The men were the husbands or fathers of the women, and were wholly without the domestic weight or consequence that belongs to men living in their own houses. There were certain old bachelors, among whom were two or three decayed branches of good Boston families, spendthrifts, or invalided bankrupts. Mr. Evans was practically among the single gentlemen, for his wife never appeared in the parlour or dining-room, and was seen only when she went in or out, heavily veiled, for a walk. Lemuel heard very soon that she had suffered a shock from the death of her son on the cars; the other ladies made much of her inability to get over it, and said nothing would induce them to have a son of theirs go in and out on the cars.

Among these people, such as they were, and far as they might be from a final civilisation, Lemuel began to feel an ambition to move more lightly and quickly than he had yet known how to do, to speak promptly, and to appear well. Our schooling does not train us to graceful or even correct speech; even our colleges often leave that uncouth. Many of Mrs. Harmon's boarders spoke bad grammar through their noses; but the ladies dressed stylishly, and the men were good arithmeticians. Lemuel obeyed a native impulse rather than a good example in cultivating a better address; but the incentive to thrift and fashion was all about him. He had not been ignorant that his clothes were queer in cut and out of date, and during his stay at Miss Vane's he had taken much council with himself as to whether he ought not to get a new suit with his first money instead of sending it home. Now he had solved the question, after sending the money home, by the discovery of a place on a degenerate street, in a neighbourhood of Chinese laundries, with the polite name of Misfit Parlours, where they professed to sell the failures of the leading tailors of Boston, New York, and Chicago. After long study of the window of the Parlours, Lemuel ventured within one day, and was told, when he said he could not afford the suit he fancied, that he might pay for it on the instalment plan, which the proprietor explained to him. In the mirror he was almost startled at the stylishness of his own image. The proprietor of the Parlours complimented him. "You see, you've got a good figure for a suit of clothes--what I call a ready made figure. _You_ can go into a clothing store anywheres and fit you."

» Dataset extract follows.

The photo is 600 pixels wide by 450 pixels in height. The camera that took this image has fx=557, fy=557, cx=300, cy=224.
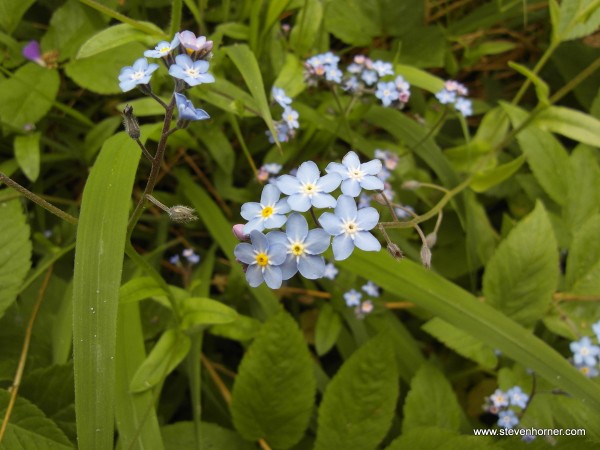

He took the first instalment of the price, with Lemuel's name and address, and said he would send the clothes round; but in the evening he brought them himself, and no doubt verified Lemuel's statement by this device. It was a Saturday night, and the next morning Lemuel rose early to put them on. He meant to go to church in them, and in the afternoon he did not know just what he should do. He had hoped that some chance might bring them together again, and then he could see from the way Miss Dudley and 'Manda Grier behaved, just what they thought. He had many minds about the matter himself, and had gone from an extreme of self-abhorrence to one of self-vindication, and between these he had halted at every gradation of blame and exculpation. But perhaps what chiefly kept him away was the uncertainty of his future; till he could give some shape to that he had no courage to face the past. Sometimes he wished never to see either of those girls again; but at other times he had a longing to go and explain, to justify himself, or to give himself up to justice.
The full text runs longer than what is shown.